Any ideas on how I could troubleshoot this further?
We’ve had this reported a couple of times and I have yet to reproduce it locally (though I have no doubt of its severity). I need to figure out why the postgres container is insisting on re-running its init utility and then failing to start up when data already exists there.
FYI I had the same issue when I updated my environemt and I had to delete the /tmp/pgdocker folder to get it to work.
Since it was a lab environment I didn’t look into the issue further…
This is repeatedly happening to our dev instances. They will be working fine, and then all of sudden you will see “A server error has occurred” when trying to access the UI. Every time it has been that the postgres container is stuck in “restarting” status.
Any troubleshooting advice?
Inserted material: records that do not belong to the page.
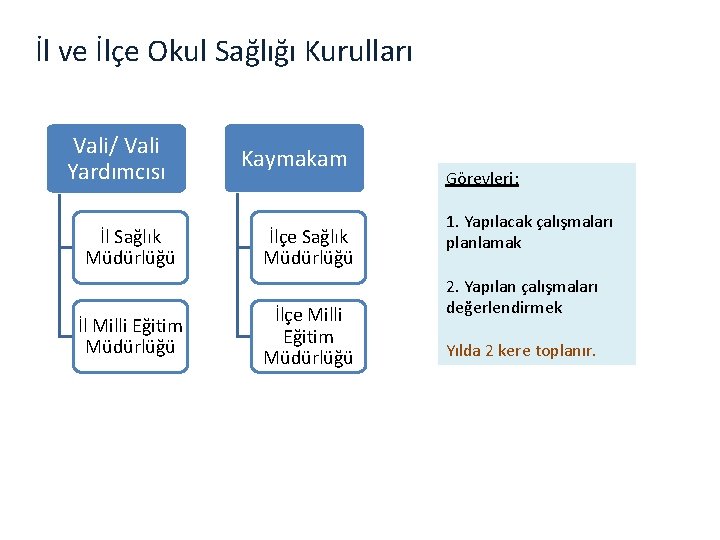 İl ve İlçe Okul Sağlığı Kurulları

Vali/ Vali Yardımcısı

İl Sağlık Müdürlüğü

İl Milli Eğitim Müdürlüğü

Kaymakam

İlçe Sağlık Müdürlüğü

İlçe Milli Eğitim Müdürlüğü

Görevleri:

1. Yapılacak çalışmaları planlamak

2. Yapılan çalışmaları değerlendirmek

Yılda 2 kere toplanır.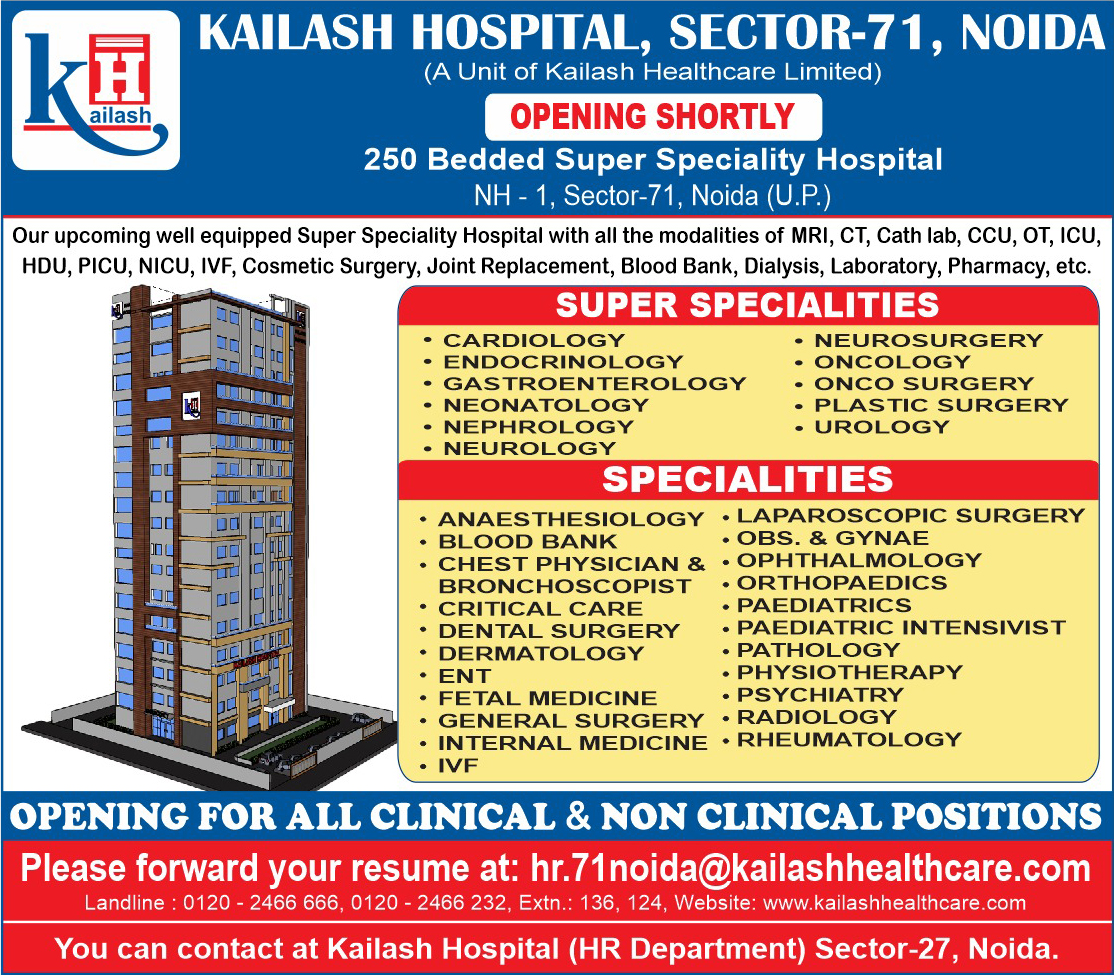 KH Kailash

KAILASH HOSPITAL, SECTOR-71, NOIDA
(A Unit of Kailash Healthcare Limited)
OPENING SHORTLY
250 Bedded Super Speciality Hospital
NH - 1, Sector-71, Noida (U.P.)

Our upcoming well equipped Super Speciality Hospital with all the modalities of MRI, CT, Cath lab, CCU, OT, ICU, HDU, PICU, NICU, IVF, Cosmetic Surgery, Joint Replacement, Blood Bank, Dialysis, Laboratory, Pharmacy, etc.

SUPER SPECIALITIES
• CARDIOLOGY
• ENDOCRINOLOGY
• GASTROENTEROLOGY
• NEONATOLOGY
• NEPHROLOGY
• NEUROLOGY
• NEUROSURGERY
• ONCOLOGY
• ONCO SURGERY
• PLASTIC SURGERY
• UROLOGY

SPECIALITIES
• ANAESTHESIOLOGY
• BLOOD BANK
• CHEST PHYSICIAN & BRONCHOSCOPIST
• CRITICAL CARE
• DENTAL SURGERY
• DERMATOLOGY
• ENT
• FETAL MEDICINE
• GENERAL SURGERY
• INTERNAL MEDICINE
• IVF
• LAPAROSCOPIC SURGERY
• OBS. & GYNAE
• OPHTHALMOLOGY
• ORTHOPAEDICS
• PAEDIATRICS
• PAEDIATRIC INTENSIVIST
• PATHOLOGY
• PHYSIOTHERAPY
• PSYCHIATRY
• RADIOLOGY
• RHEUMATOLOGY

OPENING FOR ALL CLINICAL & NON CLINICAL POSITIONS
Please forward your resume at: hr.71noida@kailashhealthcare.com
Landline : 0120 - 2466 666, 0120 - 2466 232, Extn.: 136, 124, Website: www.kailashhealthcare.com
You can contact at Kailash Hospital (HR Department) Sector-27, Noida.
I have been unsuccessful in recovering the container once it gets in this state. As mentioned above, deleting /tmp/pgdocker means AWX re-initializes and you start from scratch. We’ve been having to roll back to stable snapshots each time this happens.
Sorry, my last message probably wasn’t very clear.
I started with a clean Centos7 install and deployed AWX after the 438 issue was closed. Previously, this issue would surface within a week - the UI would show “A server error has occurred” and upon investigation the postgres container would be stuck restarting. This most recent install lasted over 2 weeks, but the same issue is back. Clearing the pg container, data, etc obviously clears all data and settings which is quite obnoxious.
You’ll continue to have the problem if you are using your existing pg container and data. I left the outline for a migration path in the PR linked for that issue closure.